Step 4: Assess Then Overcome Common Barriers to Advocacy
Many school psychologists struggle to embrace advocacy for the profession as a personal responsibility. However, for the advancement of our professional standards to be realized, we must all work together as advocates. In order to plan an effective advocacy campaign, we need to consider what the commonly stated barriers are and how to overcome them:
- School psychologists are reluctant to advocate because they believe that advocacy for the profession is simply about self-promotion and not ensuring access to school psychological services. Overcoming This Barrier: Students benefit from access to appropriate services designed to address their needs. Advocacy for our profession is about helping to ensure that students have access to the school psychological services they need. It is about the students first.
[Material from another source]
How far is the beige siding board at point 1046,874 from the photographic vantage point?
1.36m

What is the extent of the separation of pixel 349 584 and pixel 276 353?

- School psychologists lack knowledge about effective advocacy and communication strategies. Overcoming This Barrier: Many school psychologists report that they don't feel that they have the knowledge about how to craft advocacy messages or the advocacy strategies that are most effective. NASP has communication resources and advocacy resources available to assist school psychologists in developing the skills, strategies, and resources to effectively talk about our profession.
- School psychologists prefer certain roles over others and focus on providing services in those areas despite the need to provide comprehensive, integrated services to be more responsive to students and schools. Overcoming This Barrier: We all have our likes and dislikes when it comes to our jobs. However, it is critical that we consider the breadth of services we offer based on the needs of our students, not just our own personal preferences. School psychologists have both a contractual obligation and an ethical obligation to provide quality school psychological services and supports to students in need. The national standards that articulate the scope of practice for school psychologists are found in the NASP Practice Model standards. The NASP Self-Assessment for School Psychologists is a great tool to help school psychologists begin to consider what they do and how it matters to the consumers of their services.
- School psychologists assume that school administrators, teachers, and parents are familiar with their training and expertise, so they work in response to what is asked of them instead of what they could offer to meet the needs of students, educators, and schools. Overcoming This Barrier: It is our responsibility to educate administrators, teachers, and parents about our knowledge and skills. We need to make the connections for others between what a student needs and the type of services we can offer to support those needs. Sharing the NASP Practice Model brochure is a great way to begin helping others understand how we can be the best possible resource to them.